La lotta del “patriarca verde”

L’azione forte e costante di Bartolomeo per la difesa del pianeta e del futuro dell’umanità, due facce della stessa medaglia. Questo è il momento decisivo. Il terzo “summit di Halki”, a Istanbul, riunisce esponenti di scuole e seminari teologici ortodossi da tutto il mondo

Gli antichi greci avevano due parole per parlare del tempo, krónos e kairós. Il primo per esprimere il suo scorrere cronologico, mentre il secondo, kairós, potrebbe essere tradotto come il tempo opportuno, il momento propizio e adatto per una data circostanza, ma anche per esprimere un particolare momento in cui l’eterno sembra entrare nel tempo. Il patriarca ecumenico Bartolomeo riprende questa immagine così forte per parlarci del futuro del nostro pianeta di fronte alla sfida globale dei cambiamenti climatici.

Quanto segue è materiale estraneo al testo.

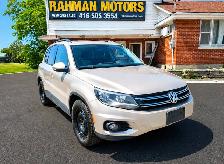2015 Volkswagen Tiguan 2.0 TSI 4MOTION | Sun-roof! | Back-up cam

Egli afferma con forza che «oggi è il momento decisivo (kairós) nella storia dell’umanità in cui possiamo davvero fare la differenza».

Il patriarcato ecumenico di Costantinopoli da tre decenni ormai è in prima linea nel promuovere la difesa del nostro pianeta e del futuro dell’umanità di fronte alla crisi ecologica. Dall’1 al 3 giugno scorso sua santità Bartolomeo ha ospitato ad Istanbul il terzo Summit di Halki, radunando esponenti di scuole e seminari teologici ortodossi di tutto il mondo. 50 delegati da oltre 40 istituzioni si sono confrontati per tre giorni sul tema della formazione teologica in rapporto alla coscienza ecologica attraverso il contributo di ambientalisti e teologi ortodossi, cattolici e protestanti.

Il summit di Halki di quest’anno si colloca all’interno di una lunga serie di iniziative promosse da Bartolomeo, noto ormai come the green Patriarch (il patriarca verde), volte non solo a sensibilizzare verso una maggiore coscienza ambientale, ma soprattutto a riscoprire le radici teologiche che dovrebbe animare il nostro rapporto con il resto della creazione.

Un’azione ecologica insomma che metta al centro le relazioni tra Dio, l’uomo e la creazione e che sia informata dalla sapienza. La crisi ecologica che stiamo attraversando è forse una delle questioni più centrali del nostro tempo. Ad essa sono legati enormi problemi sociali e politici che esigono una risposta urgente da parte dei singoli e delle istituzioni. Siccità e povertà, migrazioni di massa ed erezione di nuovi muri ci dicono chiaramente che il grido dei poveri è legato al grido della terra (LS 49).

Dal simposio di Halki, piccola incantevole isola appena fuori Istanbul, arriva un messaggio forte e rivoluzionario: la protezione dell’ambiente e del futuro dell’umanità sono due facce della stessa medaglia a cui la scienza e la tecnologia non possono rispondere da sole. Occorre una presa di responsabilità morale forte di ciascuno oggi. Questo è il momento opportuno, adesso è il kairós, il momento di agire.